На другую ночь Димка один пришел: остальных не смог уговорить. На третью и Димки не было. А что ему с Журавлевым одному делать? Много у Журавлева восходов было, но так, как тогда со всеми, он утра ни разу не видел, и ему об этом некогда думать. Утрами он собирал и выгонял на дорогу коней.

Ребята, что приходили на ночь, удовлетворили свое любопытство, полюбовались восходом и, вспоминая о неуюте туманов, остались дома. А Журавлеву надо быть с конями всегда. На короткое мгновение ему показалось, что все восходы его, собственные, что он сам подарил один ребятам, и радовался их прозрению.

Его же чувство было глубоко в нем, оно было полнее, глубже, трогало его самое личное и редкое, с которым посторонние не были готовы соприкоснуться. Его чувства не искали выхода, были единственны и в других не повторялись. Это было постоянное рабочее состояние, недоступное другим: не бурное, не радужное. Журавлев им не умел делиться. Он думал, что это просто работа. А она всегда радостна.

Прошло лето. Сметали сено на лугах, и вокруг стогов поднялась мягкая, без цветов, отава.

На сеноуборке Димка работал на конных граблях, от рычага правая ладошка его затвердела и шелушилась сухими мозолями.

Уже поспела рожь, и сизые, еще не успевшие очернеть скворчата сбиваются в стаи и зыбкими клубами то скручиваются, то раскручиваются за огородами.

Все Димкины одноклассники сдали экзамены, перешли в пятый класс. Только один Журавлев — нет.

Анна Ефимовна ходила к нему домой, уговаривала:

— Подготовься, Журавлев, ты способный, и мы тебе поможем перед экзаменами.

Анна Ефимовна просила, а Журавлев губы сдерживал, чтобы ничего не говорить, и смотрел в окно.

— Документ за четвертый класс тебе нужен обязательно.

— Я и без документа за четвертый класс знаю, — в окно сказал Журавлев. — Не хотели и не надо. Я не запла́чу.

Пока Анна Ефимовна говорила, он от окна так и не повернулся.

Димку мать послала записываться в пятый класс в Промышленную. Он будет там дальше учиться и жить на квартире. До Промышленной восемь километров. Из деревни с Димкой больше никто не пошел. Записали Димку на улице, возле школы.

Ребятишки бегают, кричат, знают друг друга, задаются.

Димка постоял около стола, поогорчался, что его так просто и так быстро записали — даже в свидетельство не заглянули, а там было много «отл.», — положили свидетельство в стопку. «На перекличку тридцатого августа», — и все. И родными показались Димке свои ребята, и важной жизнь, которой они будут жить.

Квартиры у Димки в Промышленной еще не было, и он пошел домой.

Стояла обеденная жара. Улицы Промышленной пыльные, и паровозная гарь лежала даже на подсолнухах в огородах.

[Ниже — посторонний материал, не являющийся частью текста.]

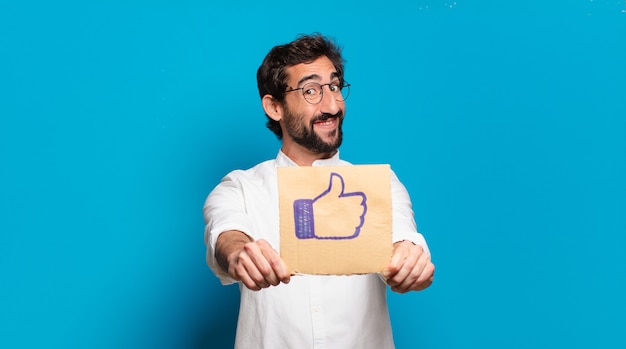 Young bearded crazy man holding a social media like banner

Курам некуда было деться от жары, и они закапывались в сухой, изнуряюще безветренной тени оград, в пухлую пыль, и были не белые, а толстые, войлочные. Даже встряхиваться ленились. Дорога пекла. Только за Промышленной на горе, в мареве воздуха, почувствовалось слабое движение прохлады.

К вечеру жара начала спадать.

К деревне Димка подходил, когда солнце было уже низко. Димка не спешил, и у деревни усталость у него прошла. Он даже подумал, что можно свернуть к мелкому березняку и нарвать боярки, наверное, поспела.